On the bright side, Koadic’s script-based environment makes code updates relatively painless. Note to Sean and Zach: I think you need to take a closer look at the exec_psexec implant.
Once psexec runs successfully with the mshta payload, Koadiac establishes another zombie. (Yes, that’s quite a sentence.)
I now had two zombies: one controlling pepper.corp.acme, my initial target, and the second one handling masa.corp.acme. I’m now a zombie master!
To communicate with the new zombie, I just needed to make sure I set the appropriate zombie number, and then run the command. You can see my zombie sorcery below:
Diving Into the Koadic Kode and Kraziness
I will be merciful and end this post soon enough! Before we break until next time, I wanted to start a dive into Koadic’s architecture. It’s helpful – I think –in terms of really understanding your pen testing and in getting insights into real-world post-exploitation malware.
The one word that describes the Koadic (and other malware creations) is obfuscatory.
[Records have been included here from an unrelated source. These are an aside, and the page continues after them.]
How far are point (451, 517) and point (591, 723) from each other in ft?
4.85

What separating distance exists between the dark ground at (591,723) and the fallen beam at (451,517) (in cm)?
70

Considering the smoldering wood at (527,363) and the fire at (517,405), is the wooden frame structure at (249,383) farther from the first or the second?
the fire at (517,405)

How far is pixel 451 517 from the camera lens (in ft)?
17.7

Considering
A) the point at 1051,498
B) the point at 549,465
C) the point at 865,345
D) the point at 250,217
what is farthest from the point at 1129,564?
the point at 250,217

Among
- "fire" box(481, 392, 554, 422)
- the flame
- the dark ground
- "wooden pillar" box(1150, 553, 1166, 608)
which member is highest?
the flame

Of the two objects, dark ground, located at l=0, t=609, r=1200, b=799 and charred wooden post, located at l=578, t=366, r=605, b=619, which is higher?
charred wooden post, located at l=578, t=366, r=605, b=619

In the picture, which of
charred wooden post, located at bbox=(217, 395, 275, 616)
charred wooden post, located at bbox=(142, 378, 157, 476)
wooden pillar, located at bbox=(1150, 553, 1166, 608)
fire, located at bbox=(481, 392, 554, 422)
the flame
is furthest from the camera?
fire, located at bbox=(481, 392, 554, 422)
There’s nothing straightforward to the way it runs commands. Some of this is intentional to throw off the defense, but C2 environment are also inherently complicated.
I’ll go into this in more detail next time, but here’s the $.10 tour.
The mshta stager that pulls in the initial payload doesn’t hang around very long. It then launches rundll32, which loads the main Koadic client code. At this point, the client is in a loop waiting for commands from the Koadic server – the client console that I showed above.
Basta, for now!
If you’re looking for a homework assignment, you should study this section of the Koadic’s github. Hint: stdlib.js forms the core of the Koadic client.